• _Extrait proposé_:
★ ★ ★ ★ ★

La coordination internationale constitue un autre grand défi à résoudre. Même
si le mouvement a compté avec des journées de mobilisations globales réussies,
comme celle du 15 octobre 2011 et aujourd’hui celles du 12M et du 15M, sa
coordination internationale est encore faible. Le capitalisme est global et en
conséquence les résistances qui s’y opposent doivent également être globales,
internationalistes et solidaires. Des places publiques à l’indignation mondiale
il y a un chemin de va et vient par lequel il faudra transiter toujours
plus.
En regardant un an en arrière, peu de personnes auraient pu prévoir l’ampleur
des mesures d’austérité (allant jusqu’à modifier la Constitution afin de
plafonner le déficit public) ou de répression (avec la réforme du Code pénal
destiné à punir sévèrement les actions directes non violentes), mais bien peu
aussi auraient pu imaginer ce raz de marée indigné qui a secoué avec force le
paysage politique et social. Dans les périodes de convulsions, les certitudes
sont fragiles et nous n’en avons qu’une seule qui ne le soit pas : ceux qui ont
le pouvoir ne renonceront pas à leurs privilèges sans réagir.

★ ★ ★ ★ ★

• _Objectif_:
D'après l'extrait proposé, dans quel but les mesures d'austérité sont-elles allées jusqu'à modifier la Constitution ? Les enregistrements proviennent d'une source distincte de cet extrait.

• _Informations fournies_:
★ ★ ★ ★ ★

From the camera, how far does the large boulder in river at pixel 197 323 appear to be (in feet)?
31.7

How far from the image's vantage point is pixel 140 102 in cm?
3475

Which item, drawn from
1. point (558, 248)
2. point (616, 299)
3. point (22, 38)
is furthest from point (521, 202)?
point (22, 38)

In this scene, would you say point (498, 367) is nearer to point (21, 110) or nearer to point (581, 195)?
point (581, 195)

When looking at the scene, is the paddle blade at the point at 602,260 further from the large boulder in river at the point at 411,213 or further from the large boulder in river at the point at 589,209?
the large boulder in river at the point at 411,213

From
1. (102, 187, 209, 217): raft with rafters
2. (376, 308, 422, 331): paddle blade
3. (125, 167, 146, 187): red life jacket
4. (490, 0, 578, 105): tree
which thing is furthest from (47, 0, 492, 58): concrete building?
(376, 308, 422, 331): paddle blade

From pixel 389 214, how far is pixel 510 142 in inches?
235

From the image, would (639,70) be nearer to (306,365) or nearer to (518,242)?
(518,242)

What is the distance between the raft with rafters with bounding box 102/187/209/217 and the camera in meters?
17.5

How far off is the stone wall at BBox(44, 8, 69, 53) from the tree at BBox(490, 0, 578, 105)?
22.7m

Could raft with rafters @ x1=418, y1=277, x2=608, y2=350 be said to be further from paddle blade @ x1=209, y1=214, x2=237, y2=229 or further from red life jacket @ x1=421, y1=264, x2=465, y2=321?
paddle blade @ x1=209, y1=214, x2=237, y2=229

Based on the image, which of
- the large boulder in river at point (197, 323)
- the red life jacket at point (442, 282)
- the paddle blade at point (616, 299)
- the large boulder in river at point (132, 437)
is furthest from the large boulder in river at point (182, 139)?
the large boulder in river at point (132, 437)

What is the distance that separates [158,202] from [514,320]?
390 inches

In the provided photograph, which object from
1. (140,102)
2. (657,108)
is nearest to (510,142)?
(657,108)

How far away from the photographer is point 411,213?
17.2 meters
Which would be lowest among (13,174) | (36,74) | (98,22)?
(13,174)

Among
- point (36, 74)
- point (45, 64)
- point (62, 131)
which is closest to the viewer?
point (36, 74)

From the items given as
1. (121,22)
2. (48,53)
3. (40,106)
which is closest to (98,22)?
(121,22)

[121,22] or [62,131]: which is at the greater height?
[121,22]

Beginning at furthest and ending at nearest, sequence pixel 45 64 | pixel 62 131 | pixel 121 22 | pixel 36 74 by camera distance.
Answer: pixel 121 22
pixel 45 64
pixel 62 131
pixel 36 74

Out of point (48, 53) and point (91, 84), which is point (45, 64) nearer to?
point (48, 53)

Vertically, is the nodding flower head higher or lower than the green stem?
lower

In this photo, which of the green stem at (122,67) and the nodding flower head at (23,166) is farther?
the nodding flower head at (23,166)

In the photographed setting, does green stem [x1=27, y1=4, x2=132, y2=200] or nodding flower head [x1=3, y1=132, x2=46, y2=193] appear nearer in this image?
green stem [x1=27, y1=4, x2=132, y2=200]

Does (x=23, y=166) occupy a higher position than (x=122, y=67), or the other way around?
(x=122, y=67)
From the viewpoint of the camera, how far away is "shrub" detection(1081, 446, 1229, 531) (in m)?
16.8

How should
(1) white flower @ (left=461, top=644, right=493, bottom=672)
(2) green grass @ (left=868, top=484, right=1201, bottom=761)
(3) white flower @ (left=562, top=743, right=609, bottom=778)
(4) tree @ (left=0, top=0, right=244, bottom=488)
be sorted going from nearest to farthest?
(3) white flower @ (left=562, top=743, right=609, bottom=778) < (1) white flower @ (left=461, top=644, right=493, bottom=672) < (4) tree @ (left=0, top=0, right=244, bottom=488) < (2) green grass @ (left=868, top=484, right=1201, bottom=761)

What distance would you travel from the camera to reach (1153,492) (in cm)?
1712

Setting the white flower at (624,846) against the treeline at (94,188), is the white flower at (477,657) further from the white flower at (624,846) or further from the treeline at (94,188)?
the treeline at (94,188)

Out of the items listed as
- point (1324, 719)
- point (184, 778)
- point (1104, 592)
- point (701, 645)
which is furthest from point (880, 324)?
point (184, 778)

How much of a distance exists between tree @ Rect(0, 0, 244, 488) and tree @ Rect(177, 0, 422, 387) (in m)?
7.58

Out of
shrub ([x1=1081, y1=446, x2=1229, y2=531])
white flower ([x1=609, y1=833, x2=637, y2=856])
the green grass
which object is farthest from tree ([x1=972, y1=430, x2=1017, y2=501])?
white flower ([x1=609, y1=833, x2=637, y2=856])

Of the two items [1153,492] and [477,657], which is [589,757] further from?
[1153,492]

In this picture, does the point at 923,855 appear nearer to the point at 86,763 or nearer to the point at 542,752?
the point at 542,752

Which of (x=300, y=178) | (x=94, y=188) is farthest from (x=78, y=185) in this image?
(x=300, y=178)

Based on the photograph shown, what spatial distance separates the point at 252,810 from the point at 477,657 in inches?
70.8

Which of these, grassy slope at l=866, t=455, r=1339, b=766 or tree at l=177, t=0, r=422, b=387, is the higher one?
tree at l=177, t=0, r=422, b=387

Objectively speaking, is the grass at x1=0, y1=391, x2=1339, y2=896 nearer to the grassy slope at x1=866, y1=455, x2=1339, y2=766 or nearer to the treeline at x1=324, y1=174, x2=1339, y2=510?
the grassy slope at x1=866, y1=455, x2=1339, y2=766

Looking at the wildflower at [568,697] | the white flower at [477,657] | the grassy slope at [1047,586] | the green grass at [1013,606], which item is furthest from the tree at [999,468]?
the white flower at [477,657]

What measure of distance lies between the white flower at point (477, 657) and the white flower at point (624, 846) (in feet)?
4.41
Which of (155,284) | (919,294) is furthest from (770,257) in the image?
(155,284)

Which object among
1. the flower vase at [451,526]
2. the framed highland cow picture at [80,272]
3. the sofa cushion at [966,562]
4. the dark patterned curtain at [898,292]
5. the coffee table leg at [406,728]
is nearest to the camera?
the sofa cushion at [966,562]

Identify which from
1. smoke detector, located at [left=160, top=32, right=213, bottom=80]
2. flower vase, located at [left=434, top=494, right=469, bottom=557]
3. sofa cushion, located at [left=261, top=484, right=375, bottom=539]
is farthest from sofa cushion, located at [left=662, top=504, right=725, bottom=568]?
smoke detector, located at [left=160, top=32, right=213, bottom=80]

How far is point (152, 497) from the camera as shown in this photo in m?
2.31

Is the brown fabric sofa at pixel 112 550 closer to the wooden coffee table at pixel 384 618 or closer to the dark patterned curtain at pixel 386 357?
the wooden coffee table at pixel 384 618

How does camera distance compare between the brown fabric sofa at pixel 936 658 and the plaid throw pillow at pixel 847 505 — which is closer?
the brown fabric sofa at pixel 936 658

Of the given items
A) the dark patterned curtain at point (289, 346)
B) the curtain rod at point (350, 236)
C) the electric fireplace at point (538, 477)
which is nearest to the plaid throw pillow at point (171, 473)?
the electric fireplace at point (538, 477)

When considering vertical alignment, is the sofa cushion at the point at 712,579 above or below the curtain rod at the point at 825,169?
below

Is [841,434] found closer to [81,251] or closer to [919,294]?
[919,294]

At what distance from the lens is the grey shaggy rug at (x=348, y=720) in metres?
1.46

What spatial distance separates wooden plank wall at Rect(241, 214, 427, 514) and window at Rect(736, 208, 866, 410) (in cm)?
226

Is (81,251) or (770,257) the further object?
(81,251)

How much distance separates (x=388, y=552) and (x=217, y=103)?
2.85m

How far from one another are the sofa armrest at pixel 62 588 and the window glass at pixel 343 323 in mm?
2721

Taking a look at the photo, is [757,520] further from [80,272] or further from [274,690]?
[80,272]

★ ★ ★ ★ ★

• _Réponse ci-dessous_:
Afin de plafonner le déficit public.